Find Us On Social Media :

BUMN Ini Usulkan Konsep National Warehouse Data Commodity ke Pemerintah

By Rafki Fachrizal, Rabu, 27 Maret 2019 | 01:00 WIB

Ilustrasi Logistik

Dalam acara iCIO Exchange 2019 yang digelar hari ini (26/03/19), BGR Logistics yang merupakan Badan Usaha Milik Negara (BUMN) mengusulkan konsep National Warehouse Data Commodity yang ditujukan untuk membantu pemerintah mendapatkan data komoditas yang akurat dan kredibel sekaligus mengelola gudang untuk komoditas tersebut.

“Dengan National Warehouse Data Commodity ini akan banyak memberikan manfaat kepada pemerintah dan pengguna jasa untuk mengeluarkan kebijakan berdasarkan data yang dikeluarkan dari sistem tersebut,” kata M. Kuncoro Wibowo selaku Direktur Utama, BGR Logistics.

Kuncoro mengungkapkan bahwa saat ini BGR telah Logistics telah membangun Warehouse Integrated Application (WINA) dan Fleet Integrated and Order Monitoring Application (FIONA).

“Aplikasi yang kami bangun bertujuan untuk membantu kebutuhan logistik pelanggan, dan siap dikembangkan menjadi National Warehouse Data Commodity,” terang Kuncoro.

Selain itu, Kuncoro menambahkan bahwa dengan aplikasi yang dibangun oleh BGR Logistics tersebut, nantinya dapat memantau pergerakan barang milik principal/pelanggan dan diawasi oleh kantor pusat melalui Command Center yang dimiliki BGR Logistics. “Semua pergerakan barang di gudang ataupun saat berada dalam proses distribusi termonitor oleh kami,” tambahnya.

Aplikasi logistik WINA dan FIONA yang dimiliki BGR Logistics, dijelaskan Kuncoro dapat diintegrasikan juga dengan aplikasi di pelabuhan milik Pelindo II ataupun otoritas pelabuhan, untuk mendukung sistem logistik nasional.

Pergerakan barang, sejak masuk kepelabuhan, hingga terdistribusi kegudang-gudang ataupun kepada end user akan termonitor. Dengan adanya sistem ini, para principal nantinya dapat fokus terhadap pengembangan bisnisnya masing-masing.

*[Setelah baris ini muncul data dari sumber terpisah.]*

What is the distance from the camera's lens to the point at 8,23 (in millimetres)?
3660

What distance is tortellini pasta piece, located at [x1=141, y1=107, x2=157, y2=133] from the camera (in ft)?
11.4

Masih Mahalnya Ongkos Logistik di Indonesia

Berdasarkan data penilaian 2 tahunan dari Logistic Performance Index (LPI) terhadap enam indikator, yakni LPI efisiensi proses di kepabeanan, kualitas infrastruktur, biaya pengiriman yang kompetitif, kompetensi dan kualitas jasa logistik, kemampuan melacak dan menelusuri dan waktu tempuh, Indonesia menempati posisi 46 di tahun 2018.

Meskipun meningkat signifikan dari posisi 63 di 2016, namun kinerja logistik Indonesia masih kalah dibanding Singapura yang ada di peringkat 7, Thailand 32, Vietnam 39, dan Malaysia di peringkat 41.

Berdasarkan hal tersebut, salah satu alasan kinerja logistik Indonesia masih berada diurutan yang tidak terlalu tinggi karena masih tingginya perusahaan yang menganggap ongkos logistik di Indonesia itu mahal.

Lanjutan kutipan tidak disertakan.